Indications de l'hystérectomie

L'hystérectomie est préconisée dans plusieurs cas, notamment :

  • Fibromes utérins (myomes) : Ces tumeurs bénignes se développent dans la paroi de l'utérus et peuvent provoquer des douleurs, des saignements abondants et une sensation de pesanteur.
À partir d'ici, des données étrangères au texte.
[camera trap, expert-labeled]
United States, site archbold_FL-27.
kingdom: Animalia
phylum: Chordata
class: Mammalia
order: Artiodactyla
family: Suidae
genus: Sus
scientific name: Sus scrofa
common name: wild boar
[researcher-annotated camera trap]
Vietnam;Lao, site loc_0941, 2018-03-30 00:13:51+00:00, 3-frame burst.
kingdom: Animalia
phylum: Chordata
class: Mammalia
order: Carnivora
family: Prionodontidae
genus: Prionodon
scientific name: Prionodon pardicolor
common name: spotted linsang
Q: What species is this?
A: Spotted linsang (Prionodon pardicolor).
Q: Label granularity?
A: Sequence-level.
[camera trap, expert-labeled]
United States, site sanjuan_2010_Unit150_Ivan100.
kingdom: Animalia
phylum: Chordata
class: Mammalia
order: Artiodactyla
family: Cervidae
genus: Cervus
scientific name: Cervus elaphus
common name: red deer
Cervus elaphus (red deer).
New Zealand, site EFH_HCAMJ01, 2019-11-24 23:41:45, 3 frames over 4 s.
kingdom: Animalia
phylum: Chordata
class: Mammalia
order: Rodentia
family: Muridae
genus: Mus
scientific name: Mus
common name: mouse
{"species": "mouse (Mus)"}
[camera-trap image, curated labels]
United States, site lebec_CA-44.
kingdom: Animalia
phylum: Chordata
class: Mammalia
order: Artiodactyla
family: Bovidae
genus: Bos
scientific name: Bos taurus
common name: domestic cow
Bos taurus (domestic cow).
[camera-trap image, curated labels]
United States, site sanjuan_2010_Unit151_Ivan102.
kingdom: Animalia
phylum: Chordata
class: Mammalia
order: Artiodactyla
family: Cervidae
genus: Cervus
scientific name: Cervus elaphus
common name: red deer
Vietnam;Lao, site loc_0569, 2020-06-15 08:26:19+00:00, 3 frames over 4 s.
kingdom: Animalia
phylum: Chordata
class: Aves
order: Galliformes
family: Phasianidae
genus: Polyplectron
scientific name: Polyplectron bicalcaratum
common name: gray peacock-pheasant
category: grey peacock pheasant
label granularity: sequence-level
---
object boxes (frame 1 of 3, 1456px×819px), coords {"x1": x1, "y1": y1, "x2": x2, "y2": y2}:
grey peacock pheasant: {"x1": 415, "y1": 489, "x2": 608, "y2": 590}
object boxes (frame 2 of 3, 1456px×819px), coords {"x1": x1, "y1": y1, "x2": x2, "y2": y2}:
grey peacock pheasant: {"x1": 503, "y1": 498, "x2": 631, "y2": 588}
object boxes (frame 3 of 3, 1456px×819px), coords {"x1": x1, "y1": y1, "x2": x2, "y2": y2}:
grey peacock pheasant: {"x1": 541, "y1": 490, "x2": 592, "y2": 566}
L'hystérectomie est envisagée lorsque les traitements médicaux (progestatifs par voie orale ou intra-utérine) sont inefficaces, ou si la femme est proche de la ménopause.
  • Endométriose : Cette maladie gynécologique touche environ 10 % des femmes en âge de procréer et se caractérise par la présence de muqueuse utérine en dehors de l'utérus, entraînant des douleurs, notamment pendant les règles.
  • Hémorragie post-partum : Une perte de sang supérieure à 500 ml après l'accouchement peut nécessiter une hystérectomie si les traitements médicamenteux ou l'embolisation ne suffisent pas.
  • Prolapsus génital : La descente des organes génitaux (utérus, vessie…) dans le vagin peut être corrigée par une hystérectomie si l'utérus aggrave le prolapsus.
  • Cancers gynécologiques : L'hystérectomie est un traitement possible pour les cancers du col de l'utérus, de l'endomètre et de certaines formes de cancers de l'ovaire.
  • Syndrome de Lynch : Cette maladie génétique augmente le risque de cancer colorectal et de l'endomètre, et peut justifier une hystérectomie préventive.
  • Adénomyose : Il s’agit d’une infiltration de la paroi musculaire de l’utérus par de l’endomètre.

Techniques chirurgicales

L'hystérectomie peut être réalisée selon différentes techniques :

  • Hystérectomie vaginale : L'utérus est retiré par les voies naturelles (vagin). Cette technique est plus facile chez les femmes ayant déjà accouché par voie basse.
  • Hystérectomie vaginale assistée par cœlioscopie : Des petites incisions sont réalisées au niveau de l'abdomen pour insérer une caméra et des instruments de chirurgie, en complément de la voie vaginale.
  • Hystérectomie abdominale (laparotomie) : L'abdomen est ouvert (comme pour une césarienne). Cette technique est utilisée en cas d'utérus très volumineux ou de pathologies cancéreuses.
  • Hystérectomie cœlioscopique : La dissection de l'utérus se fait sous le contrôle d'une caméra placée au niveau de l'ombilic et des pinces au-dessus du pubis. L'utérus peut être extrait par le vagin, ou morcelé et sortir par les orifices cutanés.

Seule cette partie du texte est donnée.